▶ _TEXT FOR ANALYSIS_
>>>

Preparation and properties of pH-responsive, self-assembled colloidal nanoparticles from guanidine-containing polypeptide and chitosan for antibiotic delivery

摘要

Amoxicillin is a traditional antibiotic used to treat Helicobacter pylori (H. pylori). However, the clinical applicability was limited by low local concentrations of amoxicillin that are reached at the sites of H. pylori infection. In this study, a pH-sensitive, guanidine-containing polypeptide composed of poly(gamma-glutamic acid) (gamma-PGA) and arginine (Arg) were synthesized. The gamma-PGA-g-Arg polypeptide can self-assemble into colloidal nanoparticles at pH lower than 3.0, and the morphological changes are reversibly switched by elevating the pH of the colloidal suspension. The chemophysical properties of the gamma-PGA-g-Arg polypeptide were investigated by proton nuclear magnetic resonance (H-1 NMR), X-ray diffraction (XRD), and Fourier transform infrared (FTIR) spectroscopy. The gamma-PGA-g-Arg colloidal nanoparticles were modified with a guanidinylated polymer, the chitosan (CS)-arginine(Ag) conjugate (CS-N-Arg). The effect of electrostatic complexation between gamma-PGA-g-Arg polypeptide and CS-N-Arg conjugate extends the stable range of the self-assembled nanoparticles to a higher pH (pH > 6.0), and the surface charge density changes from negative to positive. The morphological changes of the CS-N-Arg/gamma-PGA-g-Arg complex nanoparticles in response to environmental pH were investigated by dynamic light scattering (DLS) and transmission electron microscopy (TEM). Amoxicillin release from the CS-N-Arg/gamma-PGA-g-Arg NPs was reduced at pH 2.5 (gastric fluid, fasted state) and 4.5 (the gastric mucosal surface), but the antibiotic released rapidly from the nanoparticles at pH 7.0 (the sites of H. pylori infection). The amoxicillin-loaded CS-N-Arg/gamma-PGA-g-Arg complex nanoparticles showed a superior antibacterial activity against the growth of H. pylori.

<<<

▶ _ASSIGNMENT_
For each statement, give yes or no depending on whether the abstract agrees, and quote the words of the abstract that decide it. (a) The gamma-PGA-g-Arg polypeptide self-assembles into colloidal nanoparticles at pH lower than 3.0. (b) Amoxicillin was released from the CS-N-Arg/gamma-PGA-g-Arg nanoparticles most rapidly at pH 2.5. (c) Complexation with the CS-N-Arg conjugate changes the surface charge density from positive to negative. The material that comes next is separate from the abstract.

▶ _DATASET EXTRACT_
>>>

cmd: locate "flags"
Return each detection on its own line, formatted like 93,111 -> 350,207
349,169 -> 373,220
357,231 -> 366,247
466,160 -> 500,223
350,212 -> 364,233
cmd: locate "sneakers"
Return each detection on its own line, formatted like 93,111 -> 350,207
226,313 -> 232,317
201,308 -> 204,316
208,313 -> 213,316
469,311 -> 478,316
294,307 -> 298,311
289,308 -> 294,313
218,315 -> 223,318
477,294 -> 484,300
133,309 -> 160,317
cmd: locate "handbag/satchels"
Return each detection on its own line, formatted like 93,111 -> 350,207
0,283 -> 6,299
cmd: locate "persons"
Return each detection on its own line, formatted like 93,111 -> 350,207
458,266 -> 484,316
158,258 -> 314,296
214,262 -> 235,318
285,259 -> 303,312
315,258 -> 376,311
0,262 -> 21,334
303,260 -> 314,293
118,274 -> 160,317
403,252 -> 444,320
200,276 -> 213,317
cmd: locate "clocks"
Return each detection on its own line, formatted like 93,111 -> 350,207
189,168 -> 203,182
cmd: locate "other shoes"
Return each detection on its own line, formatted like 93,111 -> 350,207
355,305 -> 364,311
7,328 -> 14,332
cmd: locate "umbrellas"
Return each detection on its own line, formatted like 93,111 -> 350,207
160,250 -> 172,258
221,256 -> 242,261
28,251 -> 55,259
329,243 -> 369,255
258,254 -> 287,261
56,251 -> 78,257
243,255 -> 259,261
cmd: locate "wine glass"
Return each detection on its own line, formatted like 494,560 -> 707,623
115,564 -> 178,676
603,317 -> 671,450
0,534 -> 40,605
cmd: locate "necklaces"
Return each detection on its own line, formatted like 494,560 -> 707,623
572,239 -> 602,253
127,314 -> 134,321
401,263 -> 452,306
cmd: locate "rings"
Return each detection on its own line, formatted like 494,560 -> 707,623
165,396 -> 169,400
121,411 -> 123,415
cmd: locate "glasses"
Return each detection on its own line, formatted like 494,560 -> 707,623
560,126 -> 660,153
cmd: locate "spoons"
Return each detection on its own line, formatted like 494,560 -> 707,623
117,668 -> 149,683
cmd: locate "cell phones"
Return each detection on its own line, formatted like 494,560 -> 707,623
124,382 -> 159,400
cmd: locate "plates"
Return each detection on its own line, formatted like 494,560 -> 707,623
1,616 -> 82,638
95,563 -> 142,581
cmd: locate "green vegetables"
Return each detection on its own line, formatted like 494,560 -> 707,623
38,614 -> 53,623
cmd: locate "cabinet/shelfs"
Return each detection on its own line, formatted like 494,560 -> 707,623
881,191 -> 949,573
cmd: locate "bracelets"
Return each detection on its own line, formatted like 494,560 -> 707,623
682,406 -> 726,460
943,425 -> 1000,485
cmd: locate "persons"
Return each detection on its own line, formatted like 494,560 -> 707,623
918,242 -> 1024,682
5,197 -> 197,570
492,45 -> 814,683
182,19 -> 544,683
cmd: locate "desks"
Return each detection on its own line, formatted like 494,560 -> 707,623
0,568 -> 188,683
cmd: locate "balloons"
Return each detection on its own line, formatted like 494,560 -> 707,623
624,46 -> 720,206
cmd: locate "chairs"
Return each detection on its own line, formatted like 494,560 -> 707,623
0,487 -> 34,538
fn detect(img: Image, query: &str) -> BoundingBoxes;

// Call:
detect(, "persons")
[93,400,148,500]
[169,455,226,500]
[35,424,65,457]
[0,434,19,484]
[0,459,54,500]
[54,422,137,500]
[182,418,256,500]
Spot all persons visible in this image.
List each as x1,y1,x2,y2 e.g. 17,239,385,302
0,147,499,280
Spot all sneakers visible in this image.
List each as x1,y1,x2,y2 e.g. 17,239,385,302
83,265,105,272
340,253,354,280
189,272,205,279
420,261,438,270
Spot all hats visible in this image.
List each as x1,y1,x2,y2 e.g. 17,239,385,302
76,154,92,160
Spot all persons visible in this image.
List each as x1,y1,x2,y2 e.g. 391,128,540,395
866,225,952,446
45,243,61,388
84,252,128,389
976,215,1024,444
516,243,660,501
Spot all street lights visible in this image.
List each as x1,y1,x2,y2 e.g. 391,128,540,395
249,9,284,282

<<<

▶ _OUTPUT OF THE EXERCISE_
(a) Yes: "The gamma-PGA-g-Arg polypeptide can self-assemble into colloidal nanoparticles at pH lower than 3.0"
(b) No: "Amoxicillin release from the CS-N-Arg/gamma-PGA-g-Arg NPs was reduced at pH 2.5 (gastric fluid, fasted state)"
(c) No: "the surface charge density changes from negative to positive"